[datatable-help] Access to local variables in "j" expressions
Johann Hibschman
jhibschman at gmail.com
Mon May 10 22:16:07 CEST 2010
After thinking about this some, I realized I was having data.table do
extra work by not pre-calculating as much as possible. After I
followed the example of "calc.fake.dt.2", below, I wound up with
data.table being about 2.5 times faster than the data.frame version.
So, yes, data.table is faster, but I have to introduce a few more
temporary columns in order to make it work efficiently.
Here's the example code I ran:
## Try fake data experiments, to see if I can duplicate the results.

Aim 1:
Translate this sentence from the data.table post into Spanish: "So, yes, data.table is faster, but I have to introduce a few more temporary columns in order to make it work efficiently."
Aim 2:
Resume the data.table post after its final comment by writing the R code that should come next.

Material provided:

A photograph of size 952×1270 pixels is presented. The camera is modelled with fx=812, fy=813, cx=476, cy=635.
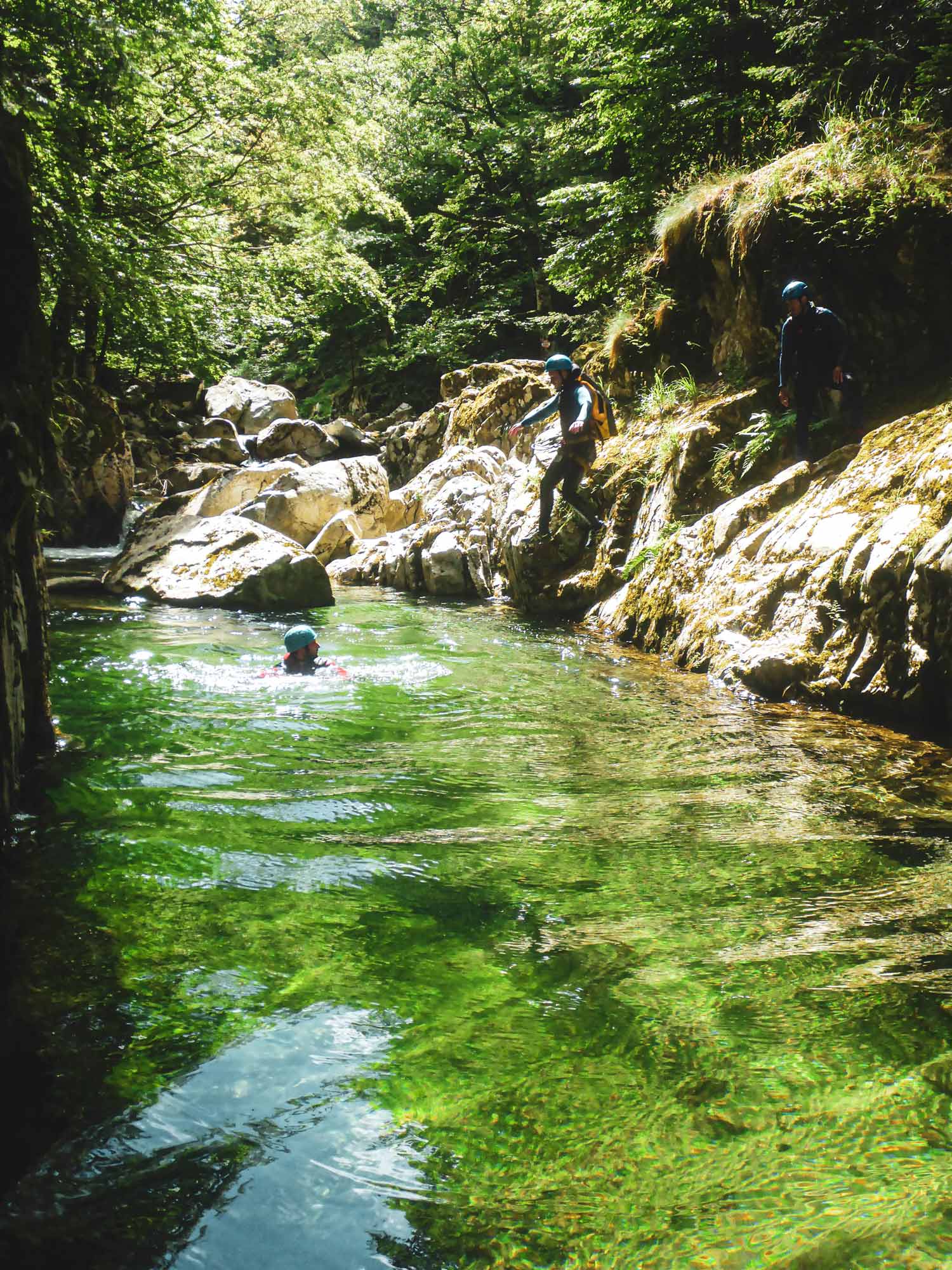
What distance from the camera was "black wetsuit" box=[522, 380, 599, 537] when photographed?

Expected output 1:
Así que, sí, data.table es más rápido, pero tengo que introducir algunas columnas temporales más para que funcione de manera eficiente.

Expected output 2:
mk.fake.df <- function (n.groups=10000, n.per.group=70) {
data.frame(grp=rep(1:n.groups, each=n.per.group),
age=rep(0:(n.per.group-1), n.groups),
x=rnorm(n.groups * n.per.group),
## These don't do anything, but only exist to give
## the table a similar size to the real data.
y1=rnorm(n.groups * n.per.group),
y2=rnorm(n.groups * n.per.group),
y3=rnorm(n.groups * n.per.group),
y4=rnorm(n.groups * n.per.group))
}
mk.fake.dt <- function (fake.df) {
fake.dt <- as.data.table(fake.df)
setkey(fake.dt, grp, age)
fake.dt
}
cumsum.lag <- function (x) {
x.prev <- c(0, x[-length(x)])
cumsum(x.prev)
}
calc.fake.df <- function (df) {
calc.lst <- with(df, within(list(), {
sum <- unlist(tapply(pmax(x, 0), grp, cumsum.lag))
sum6 <- unlist(tapply(pmax((age < 6) * x, 0), grp, cumsum.lag))
sum12 <- unlist(tapply(pmax((age < 12) * x, 0), grp, cumsum.lag))
sum18 <- unlist(tapply(pmax((age < 18) * x, 0), grp, cumsum.lag))
sum24 <- unlist(tapply(pmax((age < 24) * x, 0), grp, cumsum.lag))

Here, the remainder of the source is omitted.